EXERCISE —
Answer these questions from the transcript below.
1. What does Christopher Penn say he would call it instead of web scraping?
2. Which of the four boxes does Penn say has nothing in it yet?
3. Which framework does Penn decide on for the mobile app?

Christopher Penn 19:00
No, that that would be that would be I would call it web scraping. I would I would just say it’s called data acquisition.

Katie Robbert 19:07
Yeah. Again, I remember sitting there with printouts of papers of like, chat conversations and hand coding them, because we also did, we built our own sentiment analysis tool, but a lot of it was manual.

Christopher Penn 19:23
Yep. What I find interesting is we’ve got a lot of stuff in three of the four boxes. internal innovation doesn’t have anything in it yet.

Katie Robbert 19:32
Right? And so what is what’s an example?

Christopher Penn 19:37
So an example would be, maybe you have maybe your team internally, just need something that doesn’t exist. So I’ll show you real quick example here. I was working on someone asked, Hey, what are you possible to make a a mobile app can can ChatGPT Make a mobile app? So I said here’s the requirements. Tell me what the thing is the best options to framework like flutter. And here’s all the requirements for as I said, okay, cool. Flutter sounds like a good choice. Then it says, Okay, well, great. So here’s here’s the process set up this thing said, when Google Sheet, start the back end, and then it starts giving me instructions, okay, here’s how you set up the flutter project, go download it, install it, and stuff like that. Here’s how you do the Google Sheets integration. This is the code that you use. And I was doing this for about 20 ish minutes the other night, and it just just for fun, because as one does, and in that time, with its help, I built a bare bones mobile app that can work on Android and iOS. Now, again, if we think back to our chart here, this app is not supposed to be for external use, right? It’s an internal use for an organization. So something like that would be super powerful. Right? So let’s go put this year internal app development.

MATERIAL SUPPLIED —
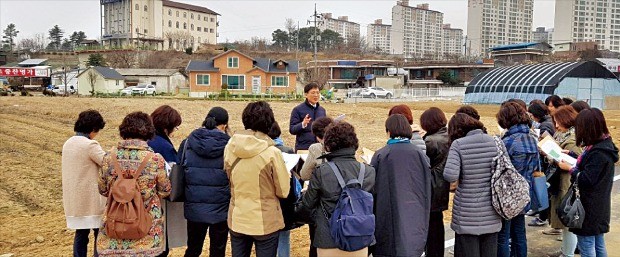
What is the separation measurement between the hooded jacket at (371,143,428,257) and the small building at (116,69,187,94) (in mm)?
49846

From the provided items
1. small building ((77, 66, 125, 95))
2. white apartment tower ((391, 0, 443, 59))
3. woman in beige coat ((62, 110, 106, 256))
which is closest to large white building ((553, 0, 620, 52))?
white apartment tower ((391, 0, 443, 59))

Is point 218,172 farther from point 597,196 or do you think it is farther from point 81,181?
point 597,196

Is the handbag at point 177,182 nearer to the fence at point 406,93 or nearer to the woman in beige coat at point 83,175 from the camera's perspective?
the woman in beige coat at point 83,175

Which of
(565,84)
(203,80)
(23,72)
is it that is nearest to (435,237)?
(565,84)

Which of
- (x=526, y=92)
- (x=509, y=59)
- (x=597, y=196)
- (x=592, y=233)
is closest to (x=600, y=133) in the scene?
(x=597, y=196)

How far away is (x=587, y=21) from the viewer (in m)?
100

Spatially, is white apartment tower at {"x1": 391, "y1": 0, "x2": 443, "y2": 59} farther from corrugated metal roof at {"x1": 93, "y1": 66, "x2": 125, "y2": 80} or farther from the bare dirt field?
the bare dirt field

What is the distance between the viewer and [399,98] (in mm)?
40812

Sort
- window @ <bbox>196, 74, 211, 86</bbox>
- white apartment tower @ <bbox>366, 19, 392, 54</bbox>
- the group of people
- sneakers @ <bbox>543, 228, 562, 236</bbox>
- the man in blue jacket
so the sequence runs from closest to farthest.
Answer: the group of people
the man in blue jacket
sneakers @ <bbox>543, 228, 562, 236</bbox>
window @ <bbox>196, 74, 211, 86</bbox>
white apartment tower @ <bbox>366, 19, 392, 54</bbox>

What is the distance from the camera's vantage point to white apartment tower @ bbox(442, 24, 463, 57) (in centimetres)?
12862

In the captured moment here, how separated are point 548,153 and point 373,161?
1.89 meters

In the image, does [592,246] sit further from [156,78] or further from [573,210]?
[156,78]

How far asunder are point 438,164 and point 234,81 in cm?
4220

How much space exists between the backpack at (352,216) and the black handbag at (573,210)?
175 centimetres
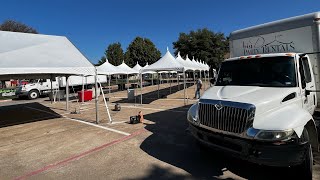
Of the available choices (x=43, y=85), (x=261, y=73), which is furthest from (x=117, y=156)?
(x=43, y=85)

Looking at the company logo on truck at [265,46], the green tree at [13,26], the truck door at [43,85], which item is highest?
the green tree at [13,26]

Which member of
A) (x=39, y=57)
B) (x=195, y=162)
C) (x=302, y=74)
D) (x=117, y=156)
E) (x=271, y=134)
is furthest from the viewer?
(x=39, y=57)

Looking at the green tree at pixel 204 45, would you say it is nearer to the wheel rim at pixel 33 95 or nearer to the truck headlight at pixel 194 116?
the wheel rim at pixel 33 95

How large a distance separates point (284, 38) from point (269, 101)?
2549 mm

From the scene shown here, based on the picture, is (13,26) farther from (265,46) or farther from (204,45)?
(265,46)

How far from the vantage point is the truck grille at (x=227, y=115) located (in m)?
4.41

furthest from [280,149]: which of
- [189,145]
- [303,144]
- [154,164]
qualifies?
[189,145]

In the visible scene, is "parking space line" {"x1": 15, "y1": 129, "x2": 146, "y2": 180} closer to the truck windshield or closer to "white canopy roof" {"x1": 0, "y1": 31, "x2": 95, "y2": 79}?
the truck windshield

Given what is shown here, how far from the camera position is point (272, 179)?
4.66m

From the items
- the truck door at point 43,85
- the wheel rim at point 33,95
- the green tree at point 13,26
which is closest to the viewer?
the wheel rim at point 33,95

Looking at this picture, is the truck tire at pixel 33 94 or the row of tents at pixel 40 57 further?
the truck tire at pixel 33 94

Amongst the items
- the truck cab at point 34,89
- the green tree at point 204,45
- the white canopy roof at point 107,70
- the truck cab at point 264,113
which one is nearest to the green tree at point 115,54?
the green tree at point 204,45

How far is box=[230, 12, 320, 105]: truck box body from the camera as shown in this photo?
5855 millimetres

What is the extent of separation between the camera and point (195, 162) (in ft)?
18.4
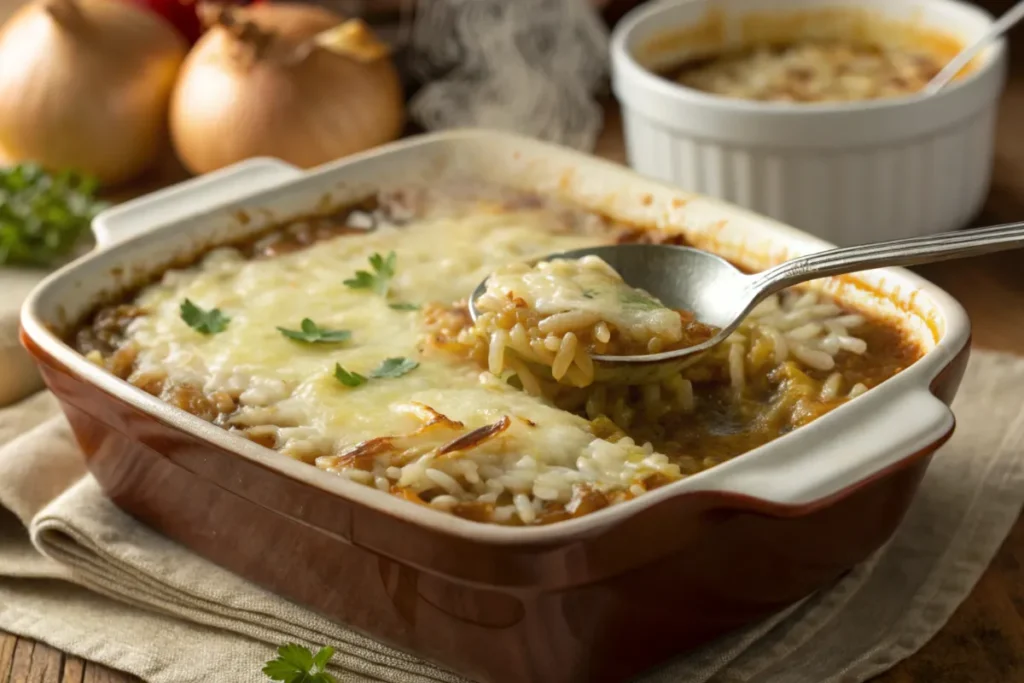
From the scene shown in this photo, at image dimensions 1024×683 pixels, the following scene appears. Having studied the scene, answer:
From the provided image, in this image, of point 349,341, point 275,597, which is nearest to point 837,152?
point 349,341

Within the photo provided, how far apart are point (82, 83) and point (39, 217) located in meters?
0.68

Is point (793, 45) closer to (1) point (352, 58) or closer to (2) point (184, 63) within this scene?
(1) point (352, 58)

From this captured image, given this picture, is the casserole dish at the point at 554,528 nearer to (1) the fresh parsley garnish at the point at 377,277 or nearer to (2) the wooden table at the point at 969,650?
(2) the wooden table at the point at 969,650

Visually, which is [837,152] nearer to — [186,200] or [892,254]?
[892,254]

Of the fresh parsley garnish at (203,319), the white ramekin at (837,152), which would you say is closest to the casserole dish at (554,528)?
the fresh parsley garnish at (203,319)

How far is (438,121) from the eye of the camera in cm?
441

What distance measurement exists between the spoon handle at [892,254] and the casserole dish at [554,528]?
0.40 feet

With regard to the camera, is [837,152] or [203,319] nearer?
[203,319]

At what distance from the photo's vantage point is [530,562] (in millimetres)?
1785

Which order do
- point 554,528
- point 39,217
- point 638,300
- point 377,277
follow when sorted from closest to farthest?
point 554,528
point 638,300
point 377,277
point 39,217

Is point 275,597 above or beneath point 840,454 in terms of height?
beneath

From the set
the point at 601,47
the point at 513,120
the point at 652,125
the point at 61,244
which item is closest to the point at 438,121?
the point at 513,120

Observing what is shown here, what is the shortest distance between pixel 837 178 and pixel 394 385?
1.45 metres

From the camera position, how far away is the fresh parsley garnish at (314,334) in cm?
250
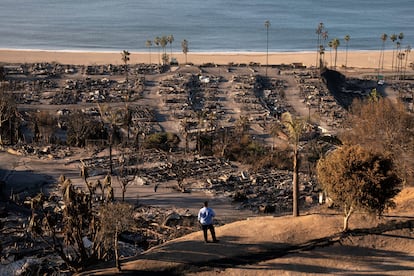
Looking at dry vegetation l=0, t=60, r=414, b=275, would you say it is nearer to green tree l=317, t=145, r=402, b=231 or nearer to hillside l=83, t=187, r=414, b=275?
hillside l=83, t=187, r=414, b=275

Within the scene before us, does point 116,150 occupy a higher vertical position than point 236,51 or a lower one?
lower

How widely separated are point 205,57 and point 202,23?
40796mm

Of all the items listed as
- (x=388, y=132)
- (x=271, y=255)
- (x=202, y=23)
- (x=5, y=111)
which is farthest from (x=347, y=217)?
(x=202, y=23)

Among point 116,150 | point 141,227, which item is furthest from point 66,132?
point 141,227

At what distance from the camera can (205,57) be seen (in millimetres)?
86812

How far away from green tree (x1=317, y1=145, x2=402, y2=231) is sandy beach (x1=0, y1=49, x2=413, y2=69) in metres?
65.1

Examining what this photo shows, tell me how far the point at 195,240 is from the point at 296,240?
3.09 meters

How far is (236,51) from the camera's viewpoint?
308ft

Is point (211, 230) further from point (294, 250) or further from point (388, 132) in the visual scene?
point (388, 132)

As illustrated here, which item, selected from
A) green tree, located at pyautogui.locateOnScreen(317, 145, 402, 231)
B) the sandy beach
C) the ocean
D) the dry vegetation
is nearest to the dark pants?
the dry vegetation

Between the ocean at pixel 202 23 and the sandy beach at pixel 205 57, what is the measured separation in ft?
17.0

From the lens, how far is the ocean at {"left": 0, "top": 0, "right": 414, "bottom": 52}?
100 metres

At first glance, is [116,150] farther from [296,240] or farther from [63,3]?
[63,3]

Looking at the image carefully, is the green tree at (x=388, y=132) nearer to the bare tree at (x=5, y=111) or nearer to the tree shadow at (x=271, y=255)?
the tree shadow at (x=271, y=255)
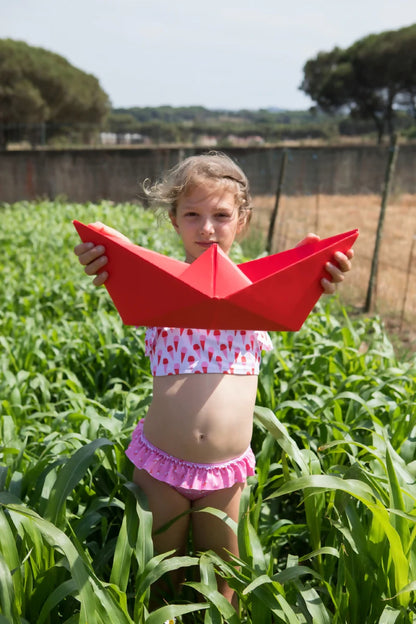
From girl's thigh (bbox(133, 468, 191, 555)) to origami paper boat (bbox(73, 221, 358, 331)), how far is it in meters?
0.43

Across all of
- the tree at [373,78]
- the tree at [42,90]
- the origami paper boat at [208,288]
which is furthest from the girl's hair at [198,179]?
the tree at [373,78]

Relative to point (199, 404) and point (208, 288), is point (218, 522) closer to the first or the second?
point (199, 404)

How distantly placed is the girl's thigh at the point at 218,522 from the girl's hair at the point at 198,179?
79cm

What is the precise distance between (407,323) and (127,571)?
13.5 feet

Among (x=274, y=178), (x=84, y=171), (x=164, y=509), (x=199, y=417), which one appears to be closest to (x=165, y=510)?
(x=164, y=509)

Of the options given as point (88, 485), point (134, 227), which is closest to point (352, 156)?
point (134, 227)

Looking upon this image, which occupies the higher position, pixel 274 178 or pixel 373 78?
pixel 373 78

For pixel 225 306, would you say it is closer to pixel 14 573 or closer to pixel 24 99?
pixel 14 573

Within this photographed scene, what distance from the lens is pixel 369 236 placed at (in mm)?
10570

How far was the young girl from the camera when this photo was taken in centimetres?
170

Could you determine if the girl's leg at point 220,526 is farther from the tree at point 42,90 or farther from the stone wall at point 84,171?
the tree at point 42,90

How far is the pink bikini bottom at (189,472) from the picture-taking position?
5.55 ft

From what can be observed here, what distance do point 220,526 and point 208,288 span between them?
0.63 metres

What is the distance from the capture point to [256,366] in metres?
1.84
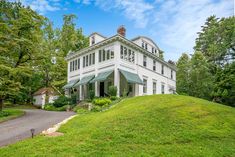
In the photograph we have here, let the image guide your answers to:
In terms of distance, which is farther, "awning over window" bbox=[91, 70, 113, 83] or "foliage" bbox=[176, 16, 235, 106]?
"foliage" bbox=[176, 16, 235, 106]

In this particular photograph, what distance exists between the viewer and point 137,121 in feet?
36.1

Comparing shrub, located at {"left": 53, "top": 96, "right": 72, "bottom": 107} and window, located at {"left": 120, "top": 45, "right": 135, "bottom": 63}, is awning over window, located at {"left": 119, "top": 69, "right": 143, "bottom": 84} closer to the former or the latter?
window, located at {"left": 120, "top": 45, "right": 135, "bottom": 63}

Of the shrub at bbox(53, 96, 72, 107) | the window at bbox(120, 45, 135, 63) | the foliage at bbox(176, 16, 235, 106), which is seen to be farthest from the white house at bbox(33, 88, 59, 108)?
the foliage at bbox(176, 16, 235, 106)

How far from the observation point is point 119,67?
2364 centimetres

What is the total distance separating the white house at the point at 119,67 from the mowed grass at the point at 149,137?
11.3 metres

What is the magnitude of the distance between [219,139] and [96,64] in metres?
18.8

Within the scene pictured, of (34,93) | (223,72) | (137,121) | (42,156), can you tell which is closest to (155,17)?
(137,121)

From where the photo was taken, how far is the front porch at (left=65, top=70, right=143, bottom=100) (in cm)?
2342

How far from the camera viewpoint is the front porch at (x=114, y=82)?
922 inches

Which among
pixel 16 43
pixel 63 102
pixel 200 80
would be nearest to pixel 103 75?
pixel 63 102

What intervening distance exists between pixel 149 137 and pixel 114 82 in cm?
1463

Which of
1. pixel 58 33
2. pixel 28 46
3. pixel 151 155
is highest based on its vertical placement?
pixel 58 33

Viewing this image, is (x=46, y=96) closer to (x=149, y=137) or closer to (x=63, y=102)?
(x=63, y=102)

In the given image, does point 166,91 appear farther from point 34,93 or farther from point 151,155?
point 151,155
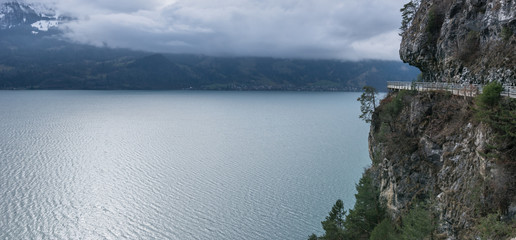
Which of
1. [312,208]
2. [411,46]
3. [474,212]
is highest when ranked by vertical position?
[411,46]

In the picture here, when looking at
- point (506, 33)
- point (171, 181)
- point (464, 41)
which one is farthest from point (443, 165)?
point (171, 181)

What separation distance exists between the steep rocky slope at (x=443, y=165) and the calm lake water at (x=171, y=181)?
16068 mm

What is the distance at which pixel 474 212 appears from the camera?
2245cm

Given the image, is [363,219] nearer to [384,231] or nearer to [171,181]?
[384,231]

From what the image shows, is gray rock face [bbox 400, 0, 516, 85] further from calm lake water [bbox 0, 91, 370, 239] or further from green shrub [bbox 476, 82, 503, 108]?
calm lake water [bbox 0, 91, 370, 239]

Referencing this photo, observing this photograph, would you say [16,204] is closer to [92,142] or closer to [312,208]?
[312,208]

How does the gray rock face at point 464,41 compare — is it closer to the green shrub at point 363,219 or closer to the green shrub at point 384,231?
the green shrub at point 384,231

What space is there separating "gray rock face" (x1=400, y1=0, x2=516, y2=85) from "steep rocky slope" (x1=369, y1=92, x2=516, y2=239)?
3852 mm

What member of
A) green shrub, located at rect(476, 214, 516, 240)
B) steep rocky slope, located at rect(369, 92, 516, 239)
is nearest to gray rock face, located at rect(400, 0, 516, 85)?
steep rocky slope, located at rect(369, 92, 516, 239)

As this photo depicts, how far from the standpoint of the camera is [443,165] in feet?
91.1

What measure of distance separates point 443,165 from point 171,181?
4939cm

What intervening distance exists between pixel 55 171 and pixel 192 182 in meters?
29.5

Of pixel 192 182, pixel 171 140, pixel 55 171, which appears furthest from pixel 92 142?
pixel 192 182

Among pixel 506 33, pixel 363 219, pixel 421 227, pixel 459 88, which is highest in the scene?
pixel 506 33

ANSWER FOR THIS EXERCISE —
1. Data acquisition.
2. Internal innovation.
3. Flutter.